Brad Merriman is the man running the Palm Beach County elections — a job he inherited this year in addition to his role handling hurricane preparedness.
"I just kind of float from one disaster to another, and we're kind of hoping this election won't be one," Merriman said at a meeting of the local League of Women Voters, working the room like a stand-up comic.
He knows people here are worried. The county is on its third set of voting equipment in eight years — from punch card machines to electronic touch-screen machines to optically scanned paper ballots. But when the optical-scan system was used this summer, 3,500 paper ballots were misplaced during a recount.
"We had a little joke amongst our team. We now have a paper trail. We just can't find [it]," he told the group.
But no one was laughing back when the ballots were misplaced. It turned out that they were in boxes that were overlooked.
Voting Lessons From Florida
Later at his office, Merriman says he had to reorganize the system.
"One of the lessons that we learned — which is critical to paper ballots — is that you have to treat these ballots like they're evidence," he says.
This means giving the ballots a strict chain of custody from start to finish.
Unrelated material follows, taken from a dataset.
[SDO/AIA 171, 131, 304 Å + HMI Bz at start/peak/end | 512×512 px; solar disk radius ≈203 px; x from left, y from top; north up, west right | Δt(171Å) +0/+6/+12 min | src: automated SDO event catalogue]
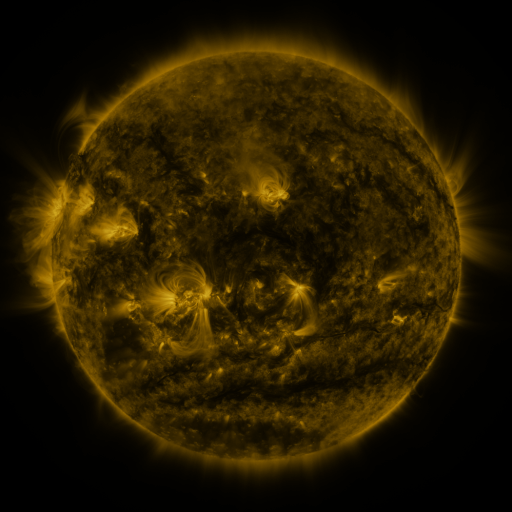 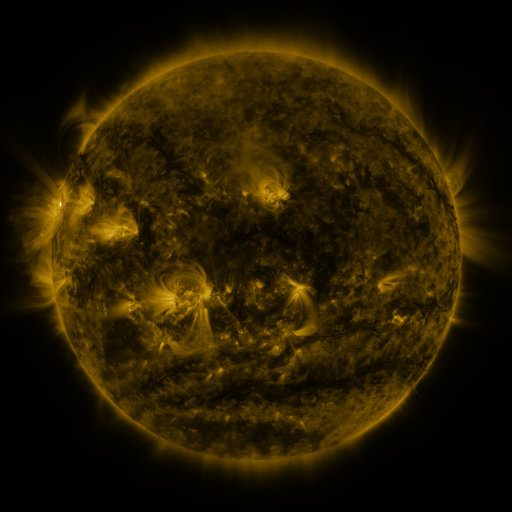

But that's only one problem with optically scanned paper ballots — a voting system that for the first time this year will be used by most Americans.
Another problem is that many voters do not follow the directions.
Jess Santamaria is a Palm Beach County commissioner who was on the board that oversaw the August recount. He says that sometimes voting officials could not tell the voter's intent. Although a winner was declared, Santamaria says he honestly could not say who won.
Board members disagreed on hundreds of ballots. Voters were supposed to connect an arrow next to the candidate's name with a thin line, but Santamaria says lots of people did something else.
"Some drew a very thick line like this. Some drew a very crooked line like this. Some didn't draw anything and put an X. Some drew a circle," he says.
One woman even kissed the ballot, marking her choices with lipstick.
Possible Problems In November
Merriman says he is worried because he is already seeing similar problems this fall. Early voters can redo their ballots before they leave the polling place if they make a mistake, but that's not the case for an estimated 150,000 people in the county expected to mail in absentee ballots.
Thad Hall, a voting expert at the University of Utah and co-author of Electronic Elections: The Perils and Promises Of Digital Democracy, says that what is happening in Palm Beach is an object lesson in the pitfalls of any voting system, paper or electronic.
"Often it is a poll worker problem or it's some sort of voter education problem or it's a procedural problem," Hall says. "It's not the machine or the ballot itself — it's this interaction between people, processes and technology."
And often, he says, it's something unexpected, such as thousands of absentee ballots already cast in Georgia that will have to be hand-copied because the original ballots contain a printing flaw and can't be read by the machines. Voting-rights advocates are also worried about continued problems with touch-screen voting machines. Although their use is on the decline, this equipment will be used by a third of the electorate.
Larry Norden of the Brennan Center for Justice at New York University says many states still don't have enough paper ballots on hand if something goes wrong.
"For those voters, if the voting machines fail, right now if there aren't what are called emergency paper ballots available at the polling place, they're going to have to wait until somebody comes and repairs the machine or brings paper ballots to the polling place," Norden says.
That could be a big problem if, as expected, there are large crowds on Nov. 4 — not to mention mysterious voting machine glitches, such as inconsistent counts or disappearing votes. Such discrepancies are usually resolved, but Hall says they could be crucial if the vote is close.
Still, he's optimistic. "By and large, most people are going to have a fine experience, and they should all go out and vote and have a good time," Hall says.